[Data extracted from a collection]
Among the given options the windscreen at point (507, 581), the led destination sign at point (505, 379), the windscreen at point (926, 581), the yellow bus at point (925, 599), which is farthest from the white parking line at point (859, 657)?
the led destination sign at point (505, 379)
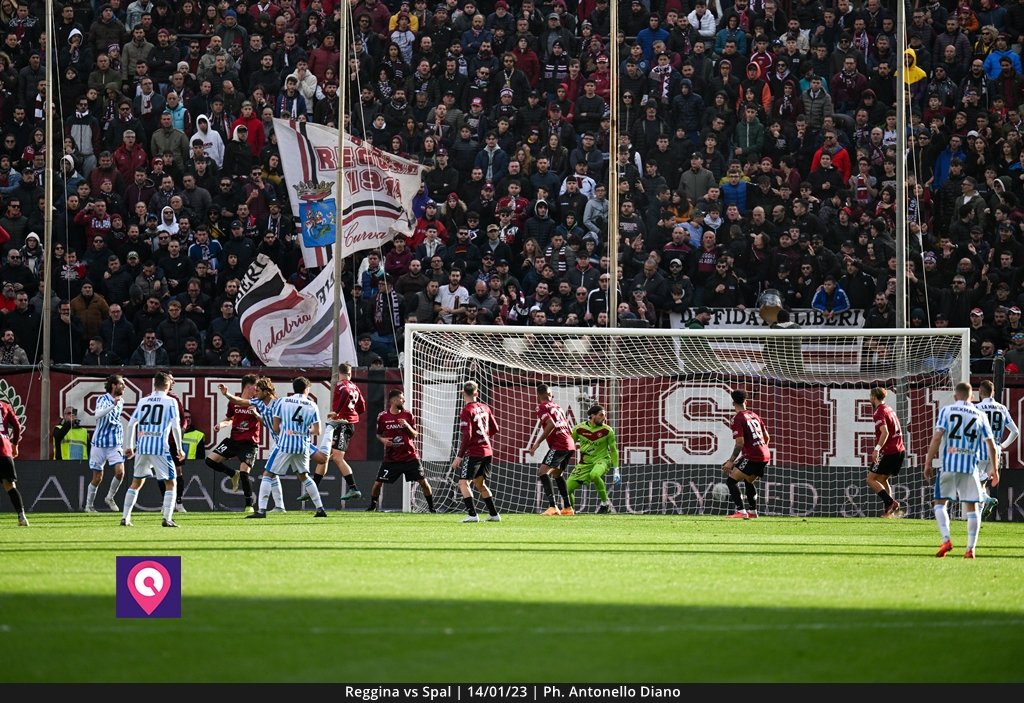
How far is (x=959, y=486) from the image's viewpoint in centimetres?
1500

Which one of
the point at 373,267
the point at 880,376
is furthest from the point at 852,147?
the point at 373,267

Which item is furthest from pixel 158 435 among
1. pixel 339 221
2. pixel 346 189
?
pixel 346 189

* TASK GOAL *
Quote only the lines from the line containing "How far is (x=959, y=486)" through the end of the entries, keeping the first and the last.

* CORRECT RESULT *
How far is (x=959, y=486) from the image's viewpoint in centimetres?
1500

Which one of
the point at 373,267
the point at 880,376
is furthest from the point at 852,147?
the point at 373,267

Which item is furthest from pixel 158 435 among
1. pixel 339 221
2. pixel 346 189
?
pixel 346 189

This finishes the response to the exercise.